Seneca the Younger makes extensive use of the motif of the "wedding to death," with the concept featuring in his play: the Troades. In the play, the Trojan princess Polyxena is told that she is set to wed Pyrrhus, however the arrangement is a ruse designed to lure her into being sacrifice so the Greeks could be permitted to sail home. Panoussi argues that nature of this wedding, involving deceit and murder, highlights that morally decadent nature of the Greek figures in the play and the misfortune regarding the destruction of Troy. Furthermore, this play contains a second example of a doomed wedding in the form of the wedding of Helen of Troy to Paris, the wedding which precipitated the Trojan War. Within the play, the character of Andromache summarizes the unfortunate nature of both weddings by stating "You plague, destruction, pest of both peoples, do you see these tombs of leaders and the bare bones of so many lying all over the plain unburied? These your wedding has scattered."

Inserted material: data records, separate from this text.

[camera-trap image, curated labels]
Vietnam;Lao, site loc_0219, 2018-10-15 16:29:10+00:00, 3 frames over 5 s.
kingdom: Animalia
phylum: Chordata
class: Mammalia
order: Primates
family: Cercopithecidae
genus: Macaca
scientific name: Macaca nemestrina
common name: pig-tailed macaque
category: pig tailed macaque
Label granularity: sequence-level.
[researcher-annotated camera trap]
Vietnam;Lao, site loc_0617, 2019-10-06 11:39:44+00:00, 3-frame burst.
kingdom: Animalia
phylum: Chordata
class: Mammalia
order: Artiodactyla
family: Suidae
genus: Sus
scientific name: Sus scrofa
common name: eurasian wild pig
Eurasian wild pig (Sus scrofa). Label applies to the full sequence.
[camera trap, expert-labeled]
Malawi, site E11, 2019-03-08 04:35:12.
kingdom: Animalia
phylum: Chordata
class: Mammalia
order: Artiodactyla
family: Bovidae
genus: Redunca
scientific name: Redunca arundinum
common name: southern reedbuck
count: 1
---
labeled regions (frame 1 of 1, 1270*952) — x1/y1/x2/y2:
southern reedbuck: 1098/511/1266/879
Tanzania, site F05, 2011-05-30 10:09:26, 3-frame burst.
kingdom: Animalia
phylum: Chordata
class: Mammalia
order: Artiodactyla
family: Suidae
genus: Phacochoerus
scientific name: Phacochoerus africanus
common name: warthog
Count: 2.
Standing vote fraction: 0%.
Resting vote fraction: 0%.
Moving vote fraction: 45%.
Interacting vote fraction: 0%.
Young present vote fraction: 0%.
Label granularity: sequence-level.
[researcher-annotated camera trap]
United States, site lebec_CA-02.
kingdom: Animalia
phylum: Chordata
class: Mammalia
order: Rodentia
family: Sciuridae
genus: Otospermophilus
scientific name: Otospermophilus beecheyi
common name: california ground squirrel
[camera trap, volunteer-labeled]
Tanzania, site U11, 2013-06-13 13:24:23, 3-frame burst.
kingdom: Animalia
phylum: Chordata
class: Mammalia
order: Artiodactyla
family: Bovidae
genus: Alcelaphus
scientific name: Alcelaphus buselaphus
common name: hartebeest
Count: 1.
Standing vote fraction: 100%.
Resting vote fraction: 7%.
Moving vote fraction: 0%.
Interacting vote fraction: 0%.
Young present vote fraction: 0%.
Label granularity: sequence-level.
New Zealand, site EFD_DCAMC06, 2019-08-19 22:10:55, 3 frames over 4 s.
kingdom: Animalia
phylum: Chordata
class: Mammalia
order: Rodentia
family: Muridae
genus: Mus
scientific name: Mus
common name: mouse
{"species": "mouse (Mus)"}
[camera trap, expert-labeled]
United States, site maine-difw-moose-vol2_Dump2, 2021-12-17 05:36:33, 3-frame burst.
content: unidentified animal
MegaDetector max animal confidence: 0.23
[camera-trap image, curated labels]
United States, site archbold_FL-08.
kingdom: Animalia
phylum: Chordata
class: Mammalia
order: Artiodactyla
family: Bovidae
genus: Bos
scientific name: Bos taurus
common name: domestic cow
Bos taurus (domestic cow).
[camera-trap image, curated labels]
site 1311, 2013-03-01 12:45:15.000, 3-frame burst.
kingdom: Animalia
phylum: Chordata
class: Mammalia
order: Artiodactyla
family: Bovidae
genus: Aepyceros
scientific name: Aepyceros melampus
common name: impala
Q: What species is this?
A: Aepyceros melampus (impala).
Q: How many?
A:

Wasdin argues for the existence of another theme in Roman elegiac love poetry: militia amoris ("war of love"). Throughout Greek and Roman poetry, there is a tendency to conflate warfare and violence with love and romance. The bride can be treated like a captured city or a part of the "spoils of war." Catullus likens the cruelty of the domum deductio to that of the looting of a city: in one of his poems, characters lament that Hesperus is the cruelest deity for his role in the ritual, which they view as more malicious than warfare, asking "What shall the foeman deal more cruel to city be captured?" Symbolism of warfare permeated the wedding ceremony: the bride may have had their hair parted via a spear called the hasta caelibaris and many of the wedding rituals, such as the domum deductio or the cry Talassio, were thought to have originated in the war between the Sabines and the Romans.